Southgate said Hamilton had been privileged to have Beverley and Bruce Clarkson “at our sides, guiding conservation initiatives and projects for the city and beyond…The work they have done on projects like Waiwhakareke Natural Heritage Park, on our wetlands and on bringing nature to people in our city will benefit our children, our grandchildren and beyond.”
Dr Peter Sergel’s work had already delighted millions of people and would go on to delight millions more, she said.
“Peter is possibly best well-known for his vision, drive and tenacity which delivered the world-class Hamilton Gardens to our city. The Gardens will be an astonishing legacy for him, but they will not be his only legacy,” she said.

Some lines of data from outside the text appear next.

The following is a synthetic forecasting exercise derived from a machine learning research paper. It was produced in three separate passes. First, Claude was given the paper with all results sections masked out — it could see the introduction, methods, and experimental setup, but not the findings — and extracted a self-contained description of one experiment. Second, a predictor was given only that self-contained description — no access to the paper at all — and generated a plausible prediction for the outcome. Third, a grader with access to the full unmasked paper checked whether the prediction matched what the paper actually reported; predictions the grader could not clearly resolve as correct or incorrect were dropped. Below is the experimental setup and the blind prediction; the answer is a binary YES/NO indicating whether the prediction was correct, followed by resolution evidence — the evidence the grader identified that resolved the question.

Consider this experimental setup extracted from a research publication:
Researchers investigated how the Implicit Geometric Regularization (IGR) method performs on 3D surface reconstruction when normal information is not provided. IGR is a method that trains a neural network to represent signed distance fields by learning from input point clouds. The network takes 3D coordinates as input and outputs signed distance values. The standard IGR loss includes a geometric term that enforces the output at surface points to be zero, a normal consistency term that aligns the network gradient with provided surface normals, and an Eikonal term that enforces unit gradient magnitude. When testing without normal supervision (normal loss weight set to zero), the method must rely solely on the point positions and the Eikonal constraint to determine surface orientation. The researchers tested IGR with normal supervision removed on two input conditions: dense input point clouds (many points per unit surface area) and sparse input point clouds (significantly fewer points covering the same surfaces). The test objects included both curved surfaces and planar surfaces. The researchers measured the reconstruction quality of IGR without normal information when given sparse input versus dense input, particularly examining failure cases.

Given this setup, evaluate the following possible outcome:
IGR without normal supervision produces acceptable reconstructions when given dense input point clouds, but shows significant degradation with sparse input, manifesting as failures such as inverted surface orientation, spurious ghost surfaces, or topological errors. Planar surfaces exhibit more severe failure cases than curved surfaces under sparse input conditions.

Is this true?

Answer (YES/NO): YES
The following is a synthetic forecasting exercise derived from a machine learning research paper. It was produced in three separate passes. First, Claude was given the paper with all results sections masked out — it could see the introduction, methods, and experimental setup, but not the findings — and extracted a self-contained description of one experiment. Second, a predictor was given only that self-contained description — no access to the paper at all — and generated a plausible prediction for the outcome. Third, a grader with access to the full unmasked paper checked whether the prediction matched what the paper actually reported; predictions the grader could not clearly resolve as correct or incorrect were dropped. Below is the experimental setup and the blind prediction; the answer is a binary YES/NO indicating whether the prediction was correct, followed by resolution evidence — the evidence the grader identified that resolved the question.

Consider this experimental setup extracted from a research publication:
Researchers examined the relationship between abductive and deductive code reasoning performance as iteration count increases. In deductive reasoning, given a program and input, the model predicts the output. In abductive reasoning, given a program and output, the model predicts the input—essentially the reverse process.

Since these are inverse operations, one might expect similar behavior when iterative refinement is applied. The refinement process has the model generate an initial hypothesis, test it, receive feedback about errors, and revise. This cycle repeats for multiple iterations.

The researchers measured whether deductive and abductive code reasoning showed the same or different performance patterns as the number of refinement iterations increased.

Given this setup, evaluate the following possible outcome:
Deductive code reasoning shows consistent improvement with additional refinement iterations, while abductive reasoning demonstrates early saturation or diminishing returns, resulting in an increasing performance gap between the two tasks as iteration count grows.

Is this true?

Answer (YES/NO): NO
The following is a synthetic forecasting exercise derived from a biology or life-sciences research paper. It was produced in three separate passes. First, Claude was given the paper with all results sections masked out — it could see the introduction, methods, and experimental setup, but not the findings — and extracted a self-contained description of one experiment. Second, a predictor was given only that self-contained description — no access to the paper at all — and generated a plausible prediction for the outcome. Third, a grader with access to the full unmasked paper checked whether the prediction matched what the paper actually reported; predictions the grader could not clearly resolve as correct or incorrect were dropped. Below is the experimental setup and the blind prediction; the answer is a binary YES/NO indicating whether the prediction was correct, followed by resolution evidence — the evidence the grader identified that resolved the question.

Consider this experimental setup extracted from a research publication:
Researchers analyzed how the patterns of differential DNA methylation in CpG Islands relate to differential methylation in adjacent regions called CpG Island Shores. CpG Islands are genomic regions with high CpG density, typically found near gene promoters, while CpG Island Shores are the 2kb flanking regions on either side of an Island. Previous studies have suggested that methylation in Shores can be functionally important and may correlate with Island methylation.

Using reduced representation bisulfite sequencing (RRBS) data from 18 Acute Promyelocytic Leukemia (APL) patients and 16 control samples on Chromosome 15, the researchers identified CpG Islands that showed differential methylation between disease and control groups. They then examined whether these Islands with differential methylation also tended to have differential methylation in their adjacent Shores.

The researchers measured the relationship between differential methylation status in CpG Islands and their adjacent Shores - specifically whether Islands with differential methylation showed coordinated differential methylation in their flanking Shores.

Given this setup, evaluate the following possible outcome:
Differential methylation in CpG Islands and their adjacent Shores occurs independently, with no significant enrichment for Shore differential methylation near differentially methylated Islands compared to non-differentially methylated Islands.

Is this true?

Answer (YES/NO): NO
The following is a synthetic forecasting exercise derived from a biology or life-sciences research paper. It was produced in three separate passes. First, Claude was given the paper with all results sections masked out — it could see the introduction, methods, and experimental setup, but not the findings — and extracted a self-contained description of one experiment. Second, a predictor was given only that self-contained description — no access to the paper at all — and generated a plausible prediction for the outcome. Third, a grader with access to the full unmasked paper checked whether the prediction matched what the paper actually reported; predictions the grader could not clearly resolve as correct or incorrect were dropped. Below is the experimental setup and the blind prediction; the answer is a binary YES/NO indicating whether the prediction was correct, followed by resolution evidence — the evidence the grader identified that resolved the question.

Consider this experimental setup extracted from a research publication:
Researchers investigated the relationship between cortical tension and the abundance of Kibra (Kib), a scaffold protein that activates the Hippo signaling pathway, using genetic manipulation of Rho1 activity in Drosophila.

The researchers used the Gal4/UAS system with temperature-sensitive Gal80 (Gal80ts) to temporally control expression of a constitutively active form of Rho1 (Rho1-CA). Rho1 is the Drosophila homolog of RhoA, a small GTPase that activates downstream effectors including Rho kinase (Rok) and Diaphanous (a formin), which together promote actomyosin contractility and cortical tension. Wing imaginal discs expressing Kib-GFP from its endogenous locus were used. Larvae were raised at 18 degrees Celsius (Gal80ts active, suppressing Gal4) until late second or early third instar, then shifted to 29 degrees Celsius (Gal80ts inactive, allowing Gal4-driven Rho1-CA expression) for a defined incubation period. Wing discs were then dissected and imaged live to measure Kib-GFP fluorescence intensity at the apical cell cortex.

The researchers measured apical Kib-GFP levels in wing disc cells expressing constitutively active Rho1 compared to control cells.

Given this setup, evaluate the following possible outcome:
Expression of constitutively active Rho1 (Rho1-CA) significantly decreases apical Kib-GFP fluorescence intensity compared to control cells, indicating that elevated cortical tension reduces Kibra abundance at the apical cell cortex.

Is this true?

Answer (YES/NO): YES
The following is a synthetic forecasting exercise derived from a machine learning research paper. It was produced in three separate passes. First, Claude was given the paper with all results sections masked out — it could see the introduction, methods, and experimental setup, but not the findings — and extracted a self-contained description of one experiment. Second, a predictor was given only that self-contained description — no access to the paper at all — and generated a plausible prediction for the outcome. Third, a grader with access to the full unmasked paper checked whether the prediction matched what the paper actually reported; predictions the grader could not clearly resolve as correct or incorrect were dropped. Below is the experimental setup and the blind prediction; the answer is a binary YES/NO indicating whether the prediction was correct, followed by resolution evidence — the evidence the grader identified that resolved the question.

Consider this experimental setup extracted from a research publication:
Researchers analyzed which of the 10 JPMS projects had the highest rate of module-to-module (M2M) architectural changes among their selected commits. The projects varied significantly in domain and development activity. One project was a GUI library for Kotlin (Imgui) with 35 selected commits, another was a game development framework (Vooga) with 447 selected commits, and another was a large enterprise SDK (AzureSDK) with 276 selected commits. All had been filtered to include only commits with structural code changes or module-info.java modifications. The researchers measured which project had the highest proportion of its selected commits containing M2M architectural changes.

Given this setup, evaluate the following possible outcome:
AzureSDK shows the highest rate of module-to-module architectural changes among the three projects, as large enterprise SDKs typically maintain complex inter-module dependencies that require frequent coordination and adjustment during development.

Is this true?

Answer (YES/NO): NO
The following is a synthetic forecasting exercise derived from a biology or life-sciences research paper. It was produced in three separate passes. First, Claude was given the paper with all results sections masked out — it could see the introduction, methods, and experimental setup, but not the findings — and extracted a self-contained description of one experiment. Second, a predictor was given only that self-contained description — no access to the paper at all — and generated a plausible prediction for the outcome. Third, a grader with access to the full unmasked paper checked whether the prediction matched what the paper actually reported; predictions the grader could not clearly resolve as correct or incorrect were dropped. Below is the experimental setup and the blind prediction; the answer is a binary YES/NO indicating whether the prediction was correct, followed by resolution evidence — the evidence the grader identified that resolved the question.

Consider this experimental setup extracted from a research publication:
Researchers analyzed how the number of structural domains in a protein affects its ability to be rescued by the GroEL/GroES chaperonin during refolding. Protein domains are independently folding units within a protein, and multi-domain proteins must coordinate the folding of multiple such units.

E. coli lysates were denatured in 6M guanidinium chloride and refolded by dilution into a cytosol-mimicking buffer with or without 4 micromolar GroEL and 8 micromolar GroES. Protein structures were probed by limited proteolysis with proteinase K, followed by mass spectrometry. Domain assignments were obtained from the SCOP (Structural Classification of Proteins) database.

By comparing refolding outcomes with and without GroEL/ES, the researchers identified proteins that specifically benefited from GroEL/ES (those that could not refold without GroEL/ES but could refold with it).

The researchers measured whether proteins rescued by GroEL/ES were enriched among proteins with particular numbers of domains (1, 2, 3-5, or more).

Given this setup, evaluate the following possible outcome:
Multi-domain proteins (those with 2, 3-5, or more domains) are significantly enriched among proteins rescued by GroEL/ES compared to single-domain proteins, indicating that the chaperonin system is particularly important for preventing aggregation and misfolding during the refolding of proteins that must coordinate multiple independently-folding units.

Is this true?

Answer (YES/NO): NO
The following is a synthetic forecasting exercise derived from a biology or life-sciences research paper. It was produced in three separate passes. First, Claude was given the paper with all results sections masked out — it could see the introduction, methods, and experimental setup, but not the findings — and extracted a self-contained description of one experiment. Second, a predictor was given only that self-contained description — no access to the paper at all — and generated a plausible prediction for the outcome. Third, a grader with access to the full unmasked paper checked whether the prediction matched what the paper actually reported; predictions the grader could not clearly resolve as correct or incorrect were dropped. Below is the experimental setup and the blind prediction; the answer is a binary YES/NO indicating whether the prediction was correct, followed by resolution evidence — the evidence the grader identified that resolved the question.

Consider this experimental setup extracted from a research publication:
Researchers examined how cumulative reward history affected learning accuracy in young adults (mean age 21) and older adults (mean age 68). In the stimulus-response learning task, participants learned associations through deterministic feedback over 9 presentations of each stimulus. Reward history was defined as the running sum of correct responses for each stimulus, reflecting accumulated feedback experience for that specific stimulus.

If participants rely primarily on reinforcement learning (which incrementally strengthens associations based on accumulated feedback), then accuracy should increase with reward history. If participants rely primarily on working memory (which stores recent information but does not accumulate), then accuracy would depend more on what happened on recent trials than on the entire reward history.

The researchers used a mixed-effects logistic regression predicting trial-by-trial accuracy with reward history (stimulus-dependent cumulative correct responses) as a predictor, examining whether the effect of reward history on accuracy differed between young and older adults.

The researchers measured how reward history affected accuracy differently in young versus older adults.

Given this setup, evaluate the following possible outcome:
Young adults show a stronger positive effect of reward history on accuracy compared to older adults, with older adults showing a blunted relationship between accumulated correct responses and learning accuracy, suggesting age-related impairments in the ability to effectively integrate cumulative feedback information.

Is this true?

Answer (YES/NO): NO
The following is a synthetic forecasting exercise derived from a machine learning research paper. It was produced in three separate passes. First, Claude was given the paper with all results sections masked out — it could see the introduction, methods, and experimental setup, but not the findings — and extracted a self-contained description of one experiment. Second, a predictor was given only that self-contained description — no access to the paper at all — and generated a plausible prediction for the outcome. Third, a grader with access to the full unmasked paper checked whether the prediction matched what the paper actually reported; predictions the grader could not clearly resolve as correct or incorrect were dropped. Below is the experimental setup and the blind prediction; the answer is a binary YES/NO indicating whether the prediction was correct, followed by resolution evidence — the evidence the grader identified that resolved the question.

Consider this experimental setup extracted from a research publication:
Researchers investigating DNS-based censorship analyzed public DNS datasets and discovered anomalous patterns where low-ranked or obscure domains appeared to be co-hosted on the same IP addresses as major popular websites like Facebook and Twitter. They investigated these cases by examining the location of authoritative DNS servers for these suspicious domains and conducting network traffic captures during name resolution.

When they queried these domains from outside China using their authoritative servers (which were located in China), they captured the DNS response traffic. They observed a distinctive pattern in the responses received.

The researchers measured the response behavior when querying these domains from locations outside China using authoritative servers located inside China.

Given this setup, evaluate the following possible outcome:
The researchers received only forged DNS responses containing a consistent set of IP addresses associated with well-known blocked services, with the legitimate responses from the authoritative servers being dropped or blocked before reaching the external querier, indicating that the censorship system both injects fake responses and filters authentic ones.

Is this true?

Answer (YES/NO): NO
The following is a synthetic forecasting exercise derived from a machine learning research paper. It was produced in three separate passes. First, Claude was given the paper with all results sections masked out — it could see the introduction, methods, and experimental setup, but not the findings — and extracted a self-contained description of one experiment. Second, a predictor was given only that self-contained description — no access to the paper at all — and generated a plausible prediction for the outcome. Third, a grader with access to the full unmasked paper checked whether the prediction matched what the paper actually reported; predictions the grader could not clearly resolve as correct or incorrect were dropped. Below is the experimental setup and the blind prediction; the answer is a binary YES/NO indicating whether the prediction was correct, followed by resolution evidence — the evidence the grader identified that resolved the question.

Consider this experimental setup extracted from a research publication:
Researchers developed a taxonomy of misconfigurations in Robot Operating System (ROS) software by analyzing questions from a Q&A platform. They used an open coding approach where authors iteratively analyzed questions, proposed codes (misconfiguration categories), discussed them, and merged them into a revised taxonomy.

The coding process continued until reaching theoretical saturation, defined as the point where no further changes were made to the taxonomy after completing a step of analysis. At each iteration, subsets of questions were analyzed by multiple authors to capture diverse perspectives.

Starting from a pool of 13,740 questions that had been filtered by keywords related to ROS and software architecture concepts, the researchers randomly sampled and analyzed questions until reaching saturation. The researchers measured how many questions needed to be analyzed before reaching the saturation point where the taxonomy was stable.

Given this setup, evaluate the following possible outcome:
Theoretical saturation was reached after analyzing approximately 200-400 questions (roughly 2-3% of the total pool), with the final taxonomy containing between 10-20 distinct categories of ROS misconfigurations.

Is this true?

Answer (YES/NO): NO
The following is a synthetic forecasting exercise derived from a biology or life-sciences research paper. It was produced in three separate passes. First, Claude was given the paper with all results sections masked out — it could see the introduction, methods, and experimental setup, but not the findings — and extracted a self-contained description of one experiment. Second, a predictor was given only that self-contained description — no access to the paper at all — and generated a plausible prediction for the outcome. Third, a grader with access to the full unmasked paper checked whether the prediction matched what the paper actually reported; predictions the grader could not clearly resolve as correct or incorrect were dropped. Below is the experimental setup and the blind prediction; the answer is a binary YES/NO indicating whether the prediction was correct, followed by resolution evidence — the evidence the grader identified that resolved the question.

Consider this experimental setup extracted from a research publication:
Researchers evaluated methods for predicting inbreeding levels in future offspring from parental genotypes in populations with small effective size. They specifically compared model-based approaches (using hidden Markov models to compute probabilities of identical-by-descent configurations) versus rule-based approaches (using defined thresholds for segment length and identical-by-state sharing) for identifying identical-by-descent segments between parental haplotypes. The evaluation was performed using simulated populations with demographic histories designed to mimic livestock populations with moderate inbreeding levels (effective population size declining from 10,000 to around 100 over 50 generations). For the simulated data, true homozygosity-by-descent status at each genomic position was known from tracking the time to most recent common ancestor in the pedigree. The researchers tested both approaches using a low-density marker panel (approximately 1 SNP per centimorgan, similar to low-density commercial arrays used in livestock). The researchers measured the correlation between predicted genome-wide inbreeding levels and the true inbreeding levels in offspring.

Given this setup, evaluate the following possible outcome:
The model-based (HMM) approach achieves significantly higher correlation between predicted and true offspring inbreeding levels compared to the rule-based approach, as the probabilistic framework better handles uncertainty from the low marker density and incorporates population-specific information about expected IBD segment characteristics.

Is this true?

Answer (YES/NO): NO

“Finally, to stand alongside Noel and Peta once again, and this time honour them for their important work over many years to improve people’s health was quite emotional because I understand their journey. While all our recipients remain incredibly humble, it was wonderful to see them formally recognised by our city.”
Cr Martin Gallagher, who chaired the City Honours Assessment Panel, noted the “staggering achievements” of all five recipients. While each worked in different fields, all five were deeply respected and all had made an immeasurable contribution to Hamilton, he said.
“We have talented, motivated and highly respected people in our city doing incredible work and they deserve to be recognised so we can all applaud and appreciate their achievements.”
Only six people had been awarded the Hamilton-Kiririroa Medal so far.
Philanthropist and city identity John Gallagher was the first recipient in 2014. Bunny Mortimer and John Mortimer who founded and gifted the Taitua Aboretum to the city, were honoured in 2020. John Mortimer, who died in 2018, was honoured posthumously. Bunny Mortimer died in 2021.
The last person to be presented with the Freedom of the City was Peter Bos in 2019, who became the 26th recipient of the prestigious civic honour, bestowed upon individuals for their lifetime.